Its been speculated that windows could change the way it sets itself up so if a third party essential product goofs, it won't take out windows. That doesn't put much trust in the third party vendors. If its really important such as intruder/vandal protection you wouldn't want the machine running anyway. Although being able to quickly get up and running using the previous setup might not be so bad.

AI can be programed to do only so much. Maybe for really important things we do need people looking over AIs shoulder, a lot of people. Trying to please the shareholder by reducing employees engineers a lot of unintended consequences. A lot of companies hire people to increase their customers interaction and use of their software. It probably wouldn't hurt to start hiring a lot of people to study the consequences of people increasingly interacting with machines more and more. We could call them technical advisers, or maybe philosophers. Once upon a time philosophy was an important subject.
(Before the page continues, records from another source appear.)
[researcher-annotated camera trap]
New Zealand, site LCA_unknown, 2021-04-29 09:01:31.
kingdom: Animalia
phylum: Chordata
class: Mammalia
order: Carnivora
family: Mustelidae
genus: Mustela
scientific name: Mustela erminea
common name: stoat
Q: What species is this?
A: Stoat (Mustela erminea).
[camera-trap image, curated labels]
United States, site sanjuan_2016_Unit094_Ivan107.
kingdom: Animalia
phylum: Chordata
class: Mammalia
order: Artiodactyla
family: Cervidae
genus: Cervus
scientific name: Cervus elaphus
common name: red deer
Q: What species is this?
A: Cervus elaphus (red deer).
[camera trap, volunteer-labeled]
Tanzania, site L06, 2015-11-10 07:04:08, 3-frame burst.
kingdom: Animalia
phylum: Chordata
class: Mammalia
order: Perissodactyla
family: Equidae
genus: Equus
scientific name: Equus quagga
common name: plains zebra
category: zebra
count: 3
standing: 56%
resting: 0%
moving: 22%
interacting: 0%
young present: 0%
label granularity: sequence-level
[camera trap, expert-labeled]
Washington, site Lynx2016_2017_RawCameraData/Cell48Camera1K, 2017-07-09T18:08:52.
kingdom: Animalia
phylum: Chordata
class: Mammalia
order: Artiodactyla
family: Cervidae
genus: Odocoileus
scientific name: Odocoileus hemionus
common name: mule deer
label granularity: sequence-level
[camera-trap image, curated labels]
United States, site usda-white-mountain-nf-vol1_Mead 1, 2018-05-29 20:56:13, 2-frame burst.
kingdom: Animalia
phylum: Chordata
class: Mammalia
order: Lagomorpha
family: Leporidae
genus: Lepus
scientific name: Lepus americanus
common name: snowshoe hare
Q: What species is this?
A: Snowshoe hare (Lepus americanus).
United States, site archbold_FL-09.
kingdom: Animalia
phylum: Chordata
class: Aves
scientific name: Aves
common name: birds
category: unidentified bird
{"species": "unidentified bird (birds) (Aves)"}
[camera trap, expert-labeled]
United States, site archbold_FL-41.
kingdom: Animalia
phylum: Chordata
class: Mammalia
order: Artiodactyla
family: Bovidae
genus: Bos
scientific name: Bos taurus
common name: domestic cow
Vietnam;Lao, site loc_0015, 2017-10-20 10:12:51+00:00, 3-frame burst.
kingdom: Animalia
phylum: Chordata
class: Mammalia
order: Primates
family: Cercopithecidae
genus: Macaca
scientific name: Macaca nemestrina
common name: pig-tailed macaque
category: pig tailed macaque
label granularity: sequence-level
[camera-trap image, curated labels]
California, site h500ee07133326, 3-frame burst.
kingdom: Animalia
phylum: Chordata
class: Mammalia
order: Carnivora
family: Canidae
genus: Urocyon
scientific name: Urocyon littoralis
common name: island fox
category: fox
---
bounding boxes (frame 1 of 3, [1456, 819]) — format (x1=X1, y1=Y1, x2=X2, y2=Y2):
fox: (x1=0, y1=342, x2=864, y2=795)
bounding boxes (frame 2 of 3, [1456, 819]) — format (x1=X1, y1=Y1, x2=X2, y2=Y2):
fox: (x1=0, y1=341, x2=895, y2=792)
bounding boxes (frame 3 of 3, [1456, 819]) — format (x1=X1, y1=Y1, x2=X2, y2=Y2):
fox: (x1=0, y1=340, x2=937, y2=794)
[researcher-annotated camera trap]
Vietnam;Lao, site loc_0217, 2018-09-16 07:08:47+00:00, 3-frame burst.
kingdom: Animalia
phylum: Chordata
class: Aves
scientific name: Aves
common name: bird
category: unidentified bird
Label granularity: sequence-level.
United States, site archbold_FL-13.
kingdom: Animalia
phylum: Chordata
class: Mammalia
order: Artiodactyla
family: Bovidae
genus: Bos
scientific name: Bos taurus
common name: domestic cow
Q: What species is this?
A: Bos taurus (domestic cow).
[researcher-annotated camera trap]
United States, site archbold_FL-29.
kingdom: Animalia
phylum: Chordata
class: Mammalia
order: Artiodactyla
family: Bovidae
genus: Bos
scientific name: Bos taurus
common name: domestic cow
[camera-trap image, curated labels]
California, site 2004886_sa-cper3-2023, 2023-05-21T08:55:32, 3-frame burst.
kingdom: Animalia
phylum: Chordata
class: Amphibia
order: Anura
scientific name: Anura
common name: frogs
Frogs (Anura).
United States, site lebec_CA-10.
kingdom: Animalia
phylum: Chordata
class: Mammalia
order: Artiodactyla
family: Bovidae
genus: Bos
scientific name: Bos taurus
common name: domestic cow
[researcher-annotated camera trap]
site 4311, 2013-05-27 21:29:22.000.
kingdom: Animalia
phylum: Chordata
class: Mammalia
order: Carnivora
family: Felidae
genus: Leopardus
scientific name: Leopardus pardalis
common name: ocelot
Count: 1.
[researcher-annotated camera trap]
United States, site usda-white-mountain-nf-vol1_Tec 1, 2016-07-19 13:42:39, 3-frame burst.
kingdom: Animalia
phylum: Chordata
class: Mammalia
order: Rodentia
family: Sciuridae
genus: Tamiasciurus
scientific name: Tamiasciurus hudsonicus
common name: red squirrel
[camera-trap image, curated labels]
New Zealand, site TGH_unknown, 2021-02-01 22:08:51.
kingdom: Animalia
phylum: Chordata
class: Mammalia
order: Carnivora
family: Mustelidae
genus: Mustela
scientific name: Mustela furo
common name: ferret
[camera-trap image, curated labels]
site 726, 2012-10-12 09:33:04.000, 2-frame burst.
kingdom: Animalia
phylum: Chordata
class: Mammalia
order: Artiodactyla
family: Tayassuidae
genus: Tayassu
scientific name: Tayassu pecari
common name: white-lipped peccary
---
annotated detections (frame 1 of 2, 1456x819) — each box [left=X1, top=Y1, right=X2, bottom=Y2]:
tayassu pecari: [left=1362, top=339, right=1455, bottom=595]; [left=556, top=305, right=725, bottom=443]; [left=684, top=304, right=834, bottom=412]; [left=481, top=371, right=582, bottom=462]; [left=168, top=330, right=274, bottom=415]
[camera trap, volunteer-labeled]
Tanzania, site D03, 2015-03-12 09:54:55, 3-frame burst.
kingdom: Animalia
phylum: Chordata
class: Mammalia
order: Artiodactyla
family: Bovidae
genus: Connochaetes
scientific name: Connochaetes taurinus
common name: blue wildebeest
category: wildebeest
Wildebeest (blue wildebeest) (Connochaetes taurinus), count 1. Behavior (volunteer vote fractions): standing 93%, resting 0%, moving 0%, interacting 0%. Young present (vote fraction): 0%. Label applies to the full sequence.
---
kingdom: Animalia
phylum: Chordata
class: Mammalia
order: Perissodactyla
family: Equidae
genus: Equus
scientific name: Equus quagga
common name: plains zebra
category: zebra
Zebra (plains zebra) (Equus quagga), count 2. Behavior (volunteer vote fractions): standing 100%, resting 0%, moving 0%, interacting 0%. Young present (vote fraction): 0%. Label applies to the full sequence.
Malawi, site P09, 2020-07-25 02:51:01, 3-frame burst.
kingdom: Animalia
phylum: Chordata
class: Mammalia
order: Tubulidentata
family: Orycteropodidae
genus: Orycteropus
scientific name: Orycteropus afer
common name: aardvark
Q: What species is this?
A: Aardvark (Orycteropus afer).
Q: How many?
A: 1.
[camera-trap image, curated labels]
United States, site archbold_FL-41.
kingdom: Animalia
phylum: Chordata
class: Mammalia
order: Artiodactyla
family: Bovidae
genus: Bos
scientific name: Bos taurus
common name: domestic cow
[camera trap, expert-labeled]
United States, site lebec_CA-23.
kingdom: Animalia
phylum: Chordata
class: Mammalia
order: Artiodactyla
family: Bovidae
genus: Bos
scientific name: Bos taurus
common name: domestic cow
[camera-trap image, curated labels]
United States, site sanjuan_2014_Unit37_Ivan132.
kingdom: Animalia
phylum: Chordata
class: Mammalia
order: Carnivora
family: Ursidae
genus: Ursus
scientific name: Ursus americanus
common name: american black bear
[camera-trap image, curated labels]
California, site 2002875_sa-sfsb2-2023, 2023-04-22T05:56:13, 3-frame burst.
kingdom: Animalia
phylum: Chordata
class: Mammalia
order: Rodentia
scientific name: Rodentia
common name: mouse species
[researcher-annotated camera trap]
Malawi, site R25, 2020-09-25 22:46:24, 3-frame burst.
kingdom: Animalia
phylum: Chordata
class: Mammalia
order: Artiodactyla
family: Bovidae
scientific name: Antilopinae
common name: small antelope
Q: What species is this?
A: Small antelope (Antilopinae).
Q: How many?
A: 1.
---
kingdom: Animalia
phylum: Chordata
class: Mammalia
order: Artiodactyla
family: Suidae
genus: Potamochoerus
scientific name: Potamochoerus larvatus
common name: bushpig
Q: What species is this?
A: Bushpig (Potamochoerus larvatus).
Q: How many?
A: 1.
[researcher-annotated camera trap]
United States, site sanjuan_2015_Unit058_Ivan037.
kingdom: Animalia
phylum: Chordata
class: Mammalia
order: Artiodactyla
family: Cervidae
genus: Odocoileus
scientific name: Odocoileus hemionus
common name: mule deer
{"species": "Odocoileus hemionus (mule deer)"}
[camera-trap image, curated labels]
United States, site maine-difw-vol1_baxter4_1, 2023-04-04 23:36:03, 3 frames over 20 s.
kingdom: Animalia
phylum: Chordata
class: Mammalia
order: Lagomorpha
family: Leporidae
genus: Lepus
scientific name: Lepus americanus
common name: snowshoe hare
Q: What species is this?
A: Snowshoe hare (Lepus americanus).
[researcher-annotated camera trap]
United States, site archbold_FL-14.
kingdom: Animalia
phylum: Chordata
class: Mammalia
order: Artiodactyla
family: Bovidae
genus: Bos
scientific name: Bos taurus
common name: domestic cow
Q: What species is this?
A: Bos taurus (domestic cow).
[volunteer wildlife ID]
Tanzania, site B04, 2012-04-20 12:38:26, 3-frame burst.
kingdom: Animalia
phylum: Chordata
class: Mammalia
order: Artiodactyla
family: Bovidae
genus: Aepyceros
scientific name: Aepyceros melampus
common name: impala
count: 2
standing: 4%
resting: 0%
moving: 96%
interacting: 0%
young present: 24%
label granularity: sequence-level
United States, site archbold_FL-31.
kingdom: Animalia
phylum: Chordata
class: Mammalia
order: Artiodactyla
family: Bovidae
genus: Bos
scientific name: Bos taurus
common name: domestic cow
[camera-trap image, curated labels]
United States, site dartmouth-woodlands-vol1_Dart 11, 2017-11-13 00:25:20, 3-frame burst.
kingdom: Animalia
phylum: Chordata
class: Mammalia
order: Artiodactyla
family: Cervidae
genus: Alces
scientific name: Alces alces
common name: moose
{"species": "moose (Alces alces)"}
Maybe it should be made important again.
I do not believe that AI was involved in the Crowdstrike debacle. Build and release systems use standard programming techniques, but it seems these were very poorly done by Crowdstrike. It is computer systems that do repeatable things more quickly and more consistently than humans can. Annual releases are no longer acceptable for software programs and this the driving force behind the use of automation.

Aside: "Eating your own dog food" is a long used (for several decades) phrase that simply means that software developers should use their own products. It seems to be a very 'insidery' thing to put in an externally published report. I also fail to see how it is applicable. Security software, such as Crowdstrike, targets multiple operating systems and multiple operating system versions. Given the standardization common for software development machines, it is unlikely that there was any more than a single operating system and version in use by the development team.